Я закрываю глаза и еду вслепую. Откуда это беспокойство? Сама не понимаю, по-моему, оно было всегда, сколько я себя помню. Когда я была маленькой, я обожала кататься на машине… этот пульс дороги, ты чувствуешь его всем телом; мне казалось, что я ангел… или птица, невидимая птица, парящая над бесконечной дорогой. Меня всегда тянуло на вокзал, к незнакомым людям с чемоданами, к туристам, к приезжим. Я смотрела на них исподтишка, полуприкрыв глаза: куда они едут? Что они оставили за собой и куда стремятся? Я была слишком стеснительна, чтобы спросить напрямую. Но ночью мне снились их лица; они почему-то всегда казались мне счастливыми, свободными… а вот в чем заключалась их свобода, я и сейчас не могу определить.


Мы с Анитой сидим в кассе, закрыв дверь на засов. Музыка из танцзала здесь почти не слышна. За окошком все время входят и выходят люди — на школьных вечерах спиртное подавать запрещено, и приходится отлучаться, чтобы выпить. Анита проверяет билеты, а я ставлю печать на руки. Я знаю их всех по имени или, по крайней мере, в лицо — Фалькенберг такой маленький городишко, что все знают всех. Если хочешь стать здесь своим, надо забыть про окружающий мир. Это своего рода стратегия; в крайнем случае мир распространяется на какой-нибудь такой же город в ста километрах отсюда, где фалькенбергская футбольная команда играет матч на выезде.
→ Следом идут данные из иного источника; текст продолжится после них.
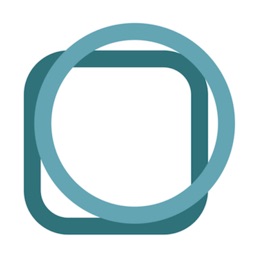 Misfits: Invest in startups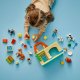 LEGO Duplo Opieka nad zwierzętami na farmie (10416) 5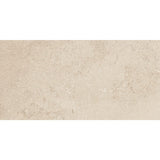 Prøve Klinker Hermes Beige Mat 60x120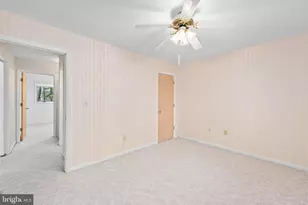 29 Pinehurst Rd, Ocean Pines, MD 21811 - Photo 36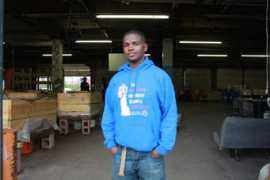 gapersblock.com Darion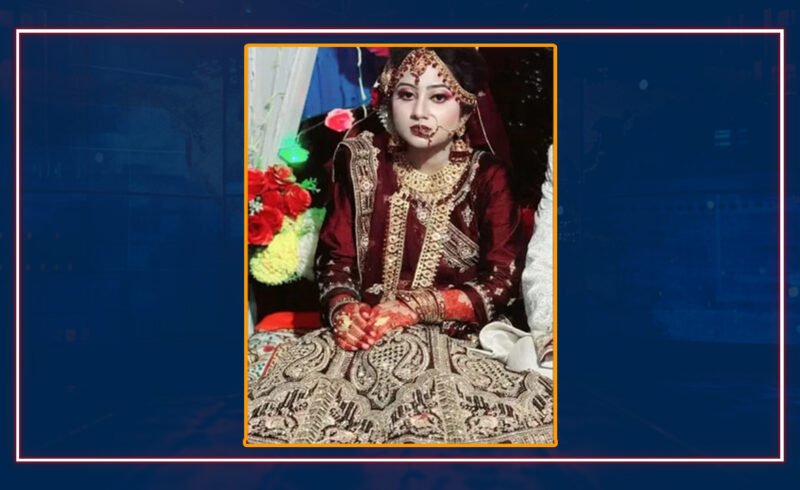 ইতালি প্রবাসীর স্ত্রীর ঝুলন্ত মরদেহ উদ্ধার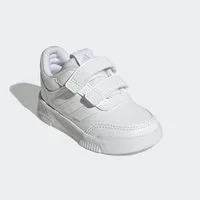 adidas Sportswear TENSAUR HOOK AND LOOP Klettschuh für Kinder mit Klettverschluss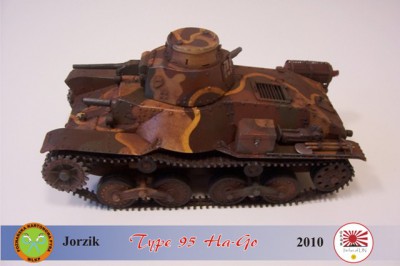 01.JPG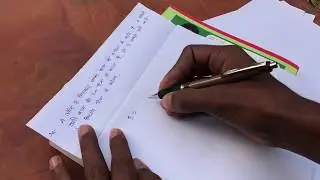 Work and Time Type 2 Problem Shortcuts in HINDI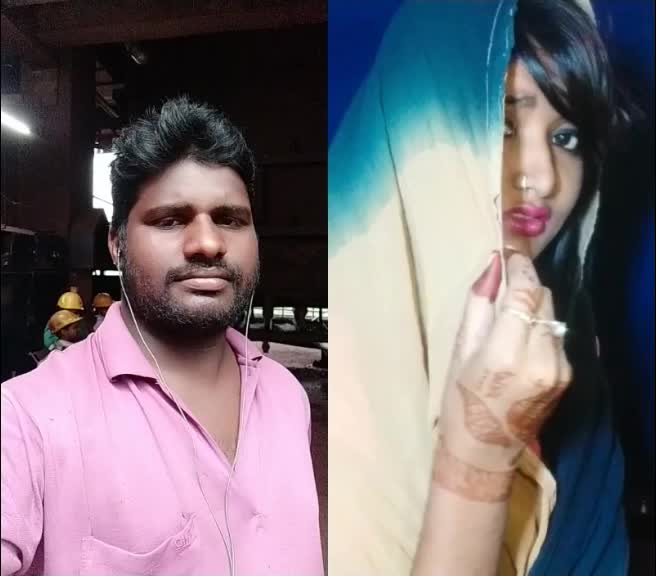 @Debasish Barik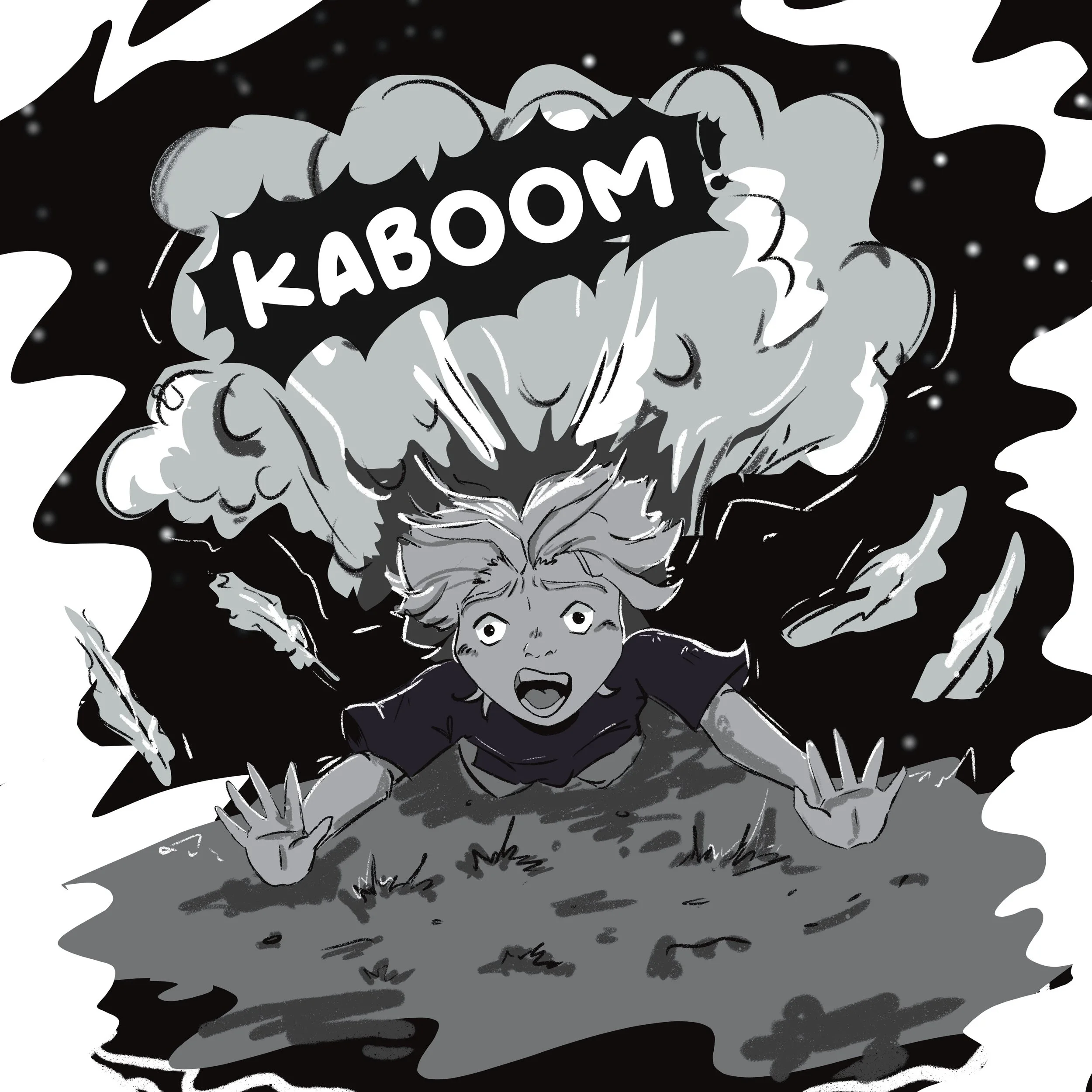 Gregory_Explosion_-_Ch_2.jpg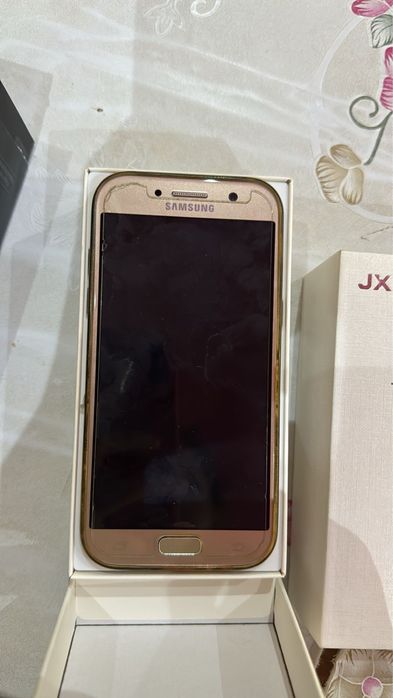 Ноутбук, Планшет и Смартфоны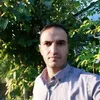 sherzadbarwari4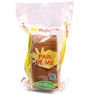 Biofournil - Pain de mie tranch� bio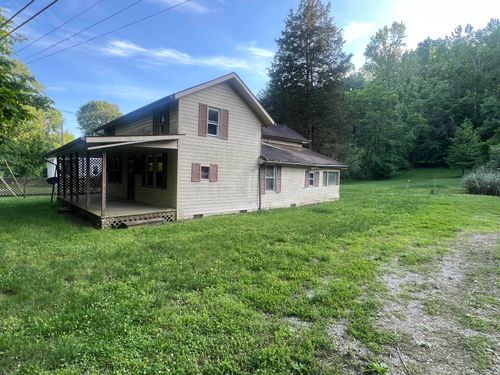 443 N Wilson Avenue, Morehead, KY, 40351 | Card Image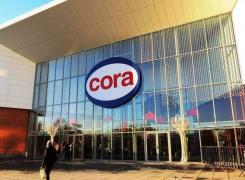 Program Cora 1 iunie 2018. Orarul de funcţionare al magazinelor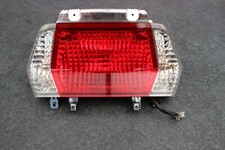 DAELIM Freewing S2 125 FI  SA4 Orig. Rücklicht/Bremslicht  (25496)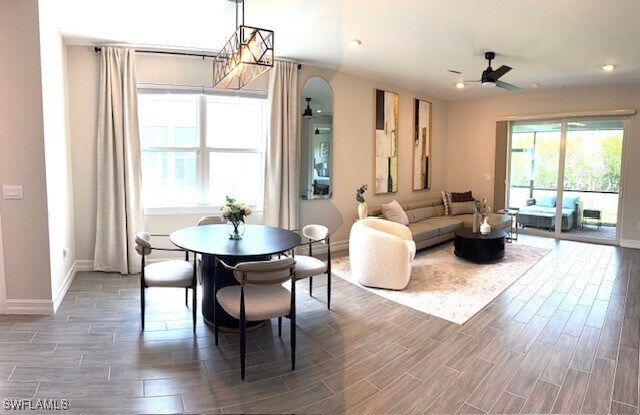 Photo - 847 Enbrook Lp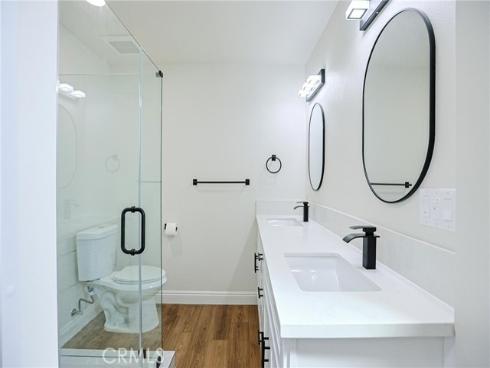 1313 N Crestlane  , Anaheim, CA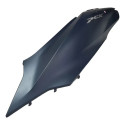 Carenagem Rabeta Esquerda Honda Pcx 160 23/25 Detalhes 61114 Azul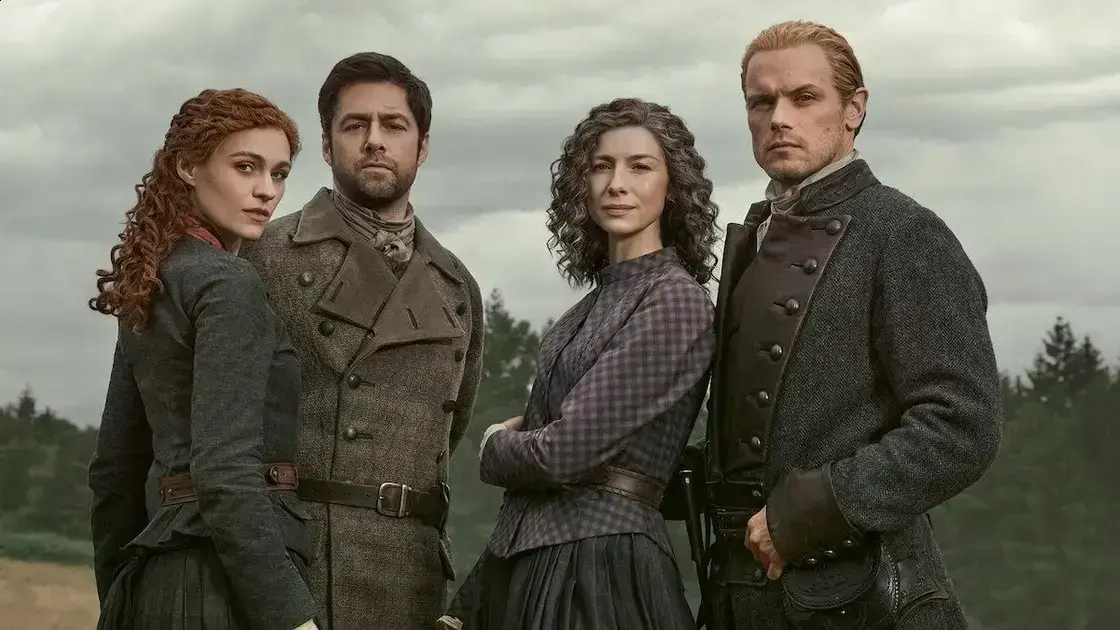 Starz efetua demissões de 7% de sua equipe após separação da Lionsgate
Мы курим «кэмел» и штемпелюем руки. Сигареты действуют на меня одуряюще. Я вижу все, как в тумане, и думаю, что бы сказала мама, если бы увидела, как я курю. Я слышу ее голос — слава богу, выучила за все эти годы: «Только испорченные женщины курят… только испорченные»… Если бы она меня сейчас увидела, взорвалась бы сильнее обычного, а я бы стала огрызаться, пока не заплакала горючими слезами. Мы обе следуем неизвестно кем написанному сценарию, не задумываясь и не вникая.

Анита смотрит на меня и вздыхает.

— Я злюсь сама на себя, Кристина. Зачем я сюда пришла? Какое-то сборище идиотов. Штемпель с вашим прекрасным Тулльбру [1]на каждую руку, что они суют сюда в дырку… тот же чертов Тулльбру, что и на билетах. Мне блевать хочется от этого города. Скажи, где найти интересного человека, одного-единственного интересного человека? Или это слишком дерзкое желание для почти уже восемнадцатилетней женщины?
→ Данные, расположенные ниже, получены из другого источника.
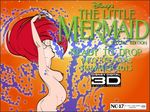  ariel col_kink tagme the_little_mermaid 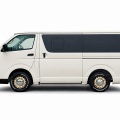 【2026年版】キャンパー鹿児島のCK wilderが選ばれる8つの理由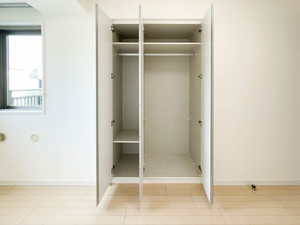 グランマスト桜山広見 0302号-13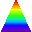 Spectrider icon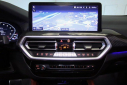 Thumbnail image of 2022 BMW X3 M at ExclusiveAutomotiveGroup of Ashburn, VA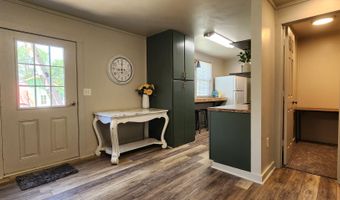 104 Cottage Brook Cir, Anderson, MO 64831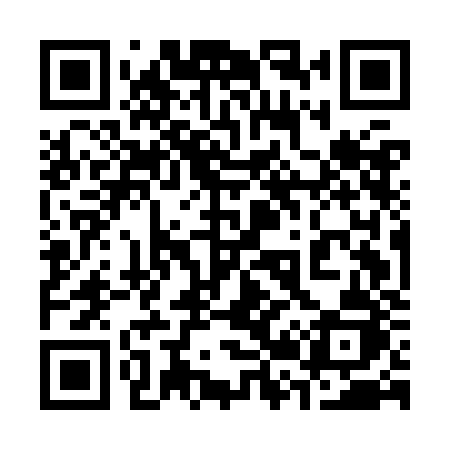 QR code for 325KJJ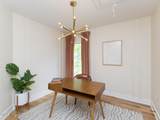 612 Ellerbee Street - Photo 41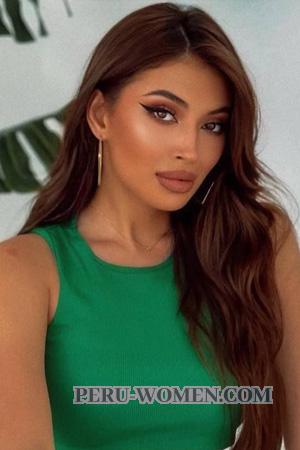 224464 - Valeria Age: 27 - Kazakhstan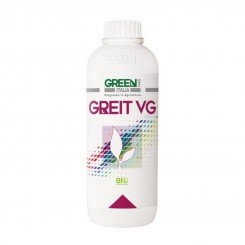 Грейт Ві Джі (Greit VG) Добриво (GREEN HAS)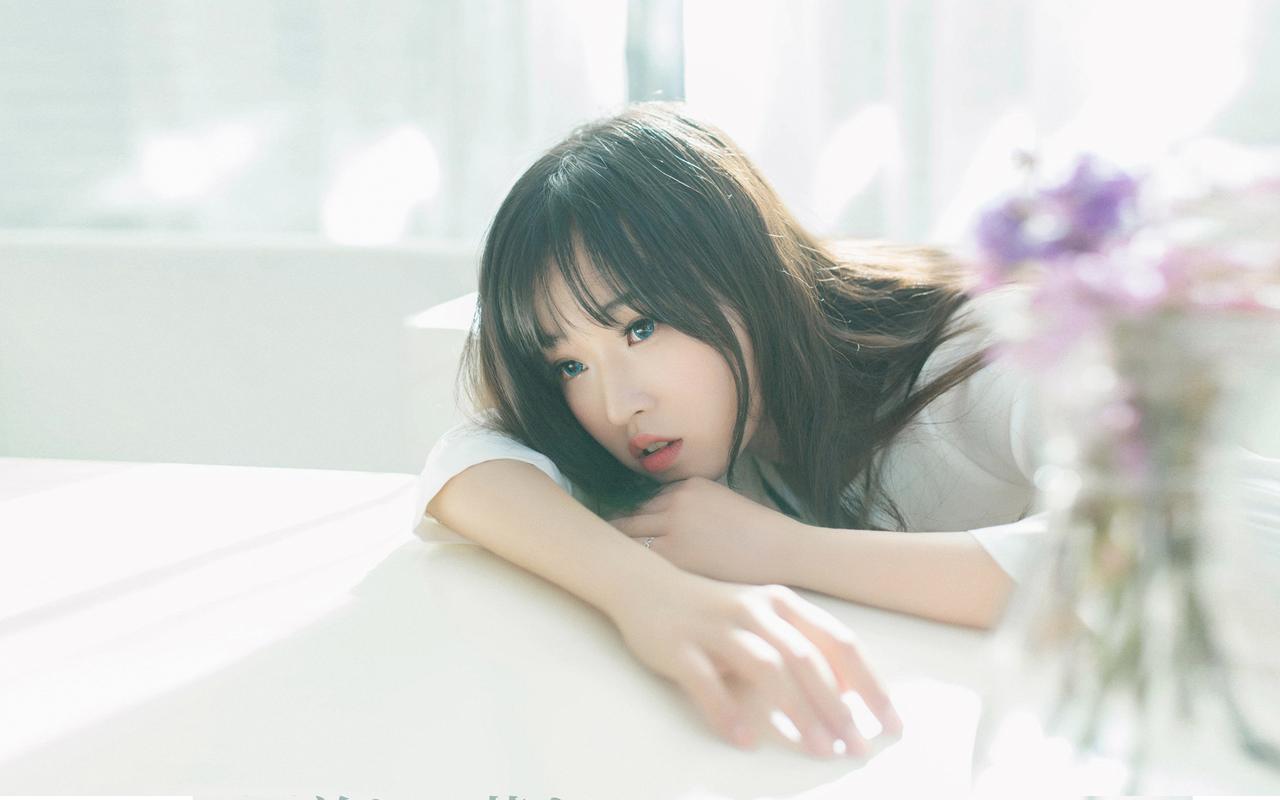 跟你们这些“假轻食”拼了！不仅不轻还“炸血糖”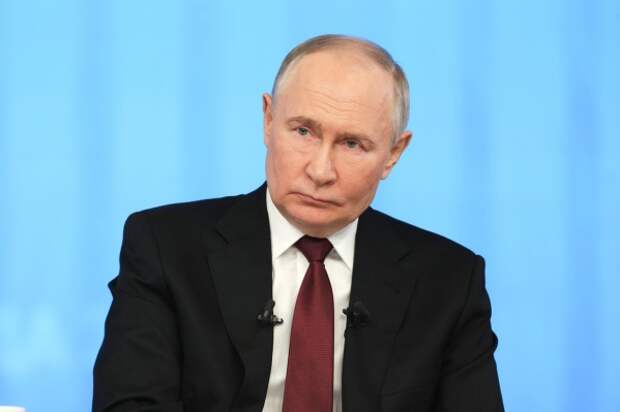 Москва окончательно закрыла для Японии путь на Курилы: главное за сутки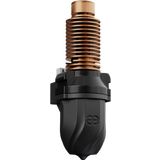 Conch Hotend M6 pentru Flashforge AD5M/AD5M Pro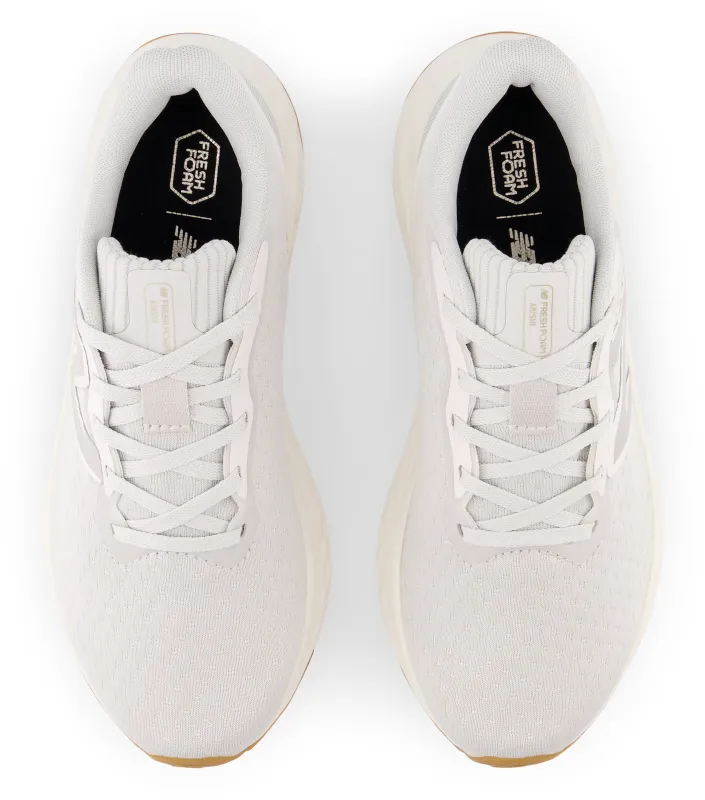 Zip Up WOMEN'S ARISHI v4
Она замолкает, словно ждет ответа.

— Не знаю, — прерываю я молчание.

— Что значит — не знаю? Ясно же, что я хочу слишком многого, потому что здесь никого нет, никого и ничего, по крайней мере для нас, и ты это знаешь не хуже меня.

— А может быть, ты неправа?

— В чем это я неправа?

— Может, и в других местах то же самое.

Она улыбается так, словно хочет показать, что знает жизнь куда лучше, чем я.

— Тут даже и думать нечего. Такие вещи чувствуешь сразу. Я, во всяком случае, чувствую. Здесь — ничего, там — все…

Анита замолкает. Наверное, она все так и сделает, как задумала, — уедет из Фалькенберга и найдет что-то другое, что-то куда более интересное в другом месте. Сама я так не уверена. Нас с ней отличают не только обстоятельства, приведшие нас сюда, но и сила желания. Анита сильнее и мужественнее, ее ничто не остановит. А я — слаба и боязлива, я, может быть, так и не решусь уехать.

— Мне просто интересно, — ее голос выводит меня из задумчивости, — разве люди в этом городе уже ничего не ждут от жизни? Ничего больше, кроме долгого ряда спокойных бессмысленных лет? Предел мечтаний: играть в этой деревне какую-то роль, быть заметной фигурой… в Фалькенберге! Словно бы им какого-то витамина не хватает, какое-то хроническое безволие… у них нет ни воли, ни даже мечты о чем-то другом. Они довольны — их узнает официантка в кафе «Ритц», они не забыты…

Она смеется и придвигается поближе.

— Но мы-то уедем, Кристина. Сначала этим летом. В Париж или в Лондон. А окончим гимназию — переедем в Гетеборг… или Стокгольм… куда угодно, лишь бы там что-то происходило.

Мы молчим. Несколько человек просовывают руки в окошко, и я ставлю на их запястьях печать с Тулльбру, прямо на коже. Многие не будут смывать штемпель до понедельника, он будет напоминать им о танцах, о дешевых удовольствиях.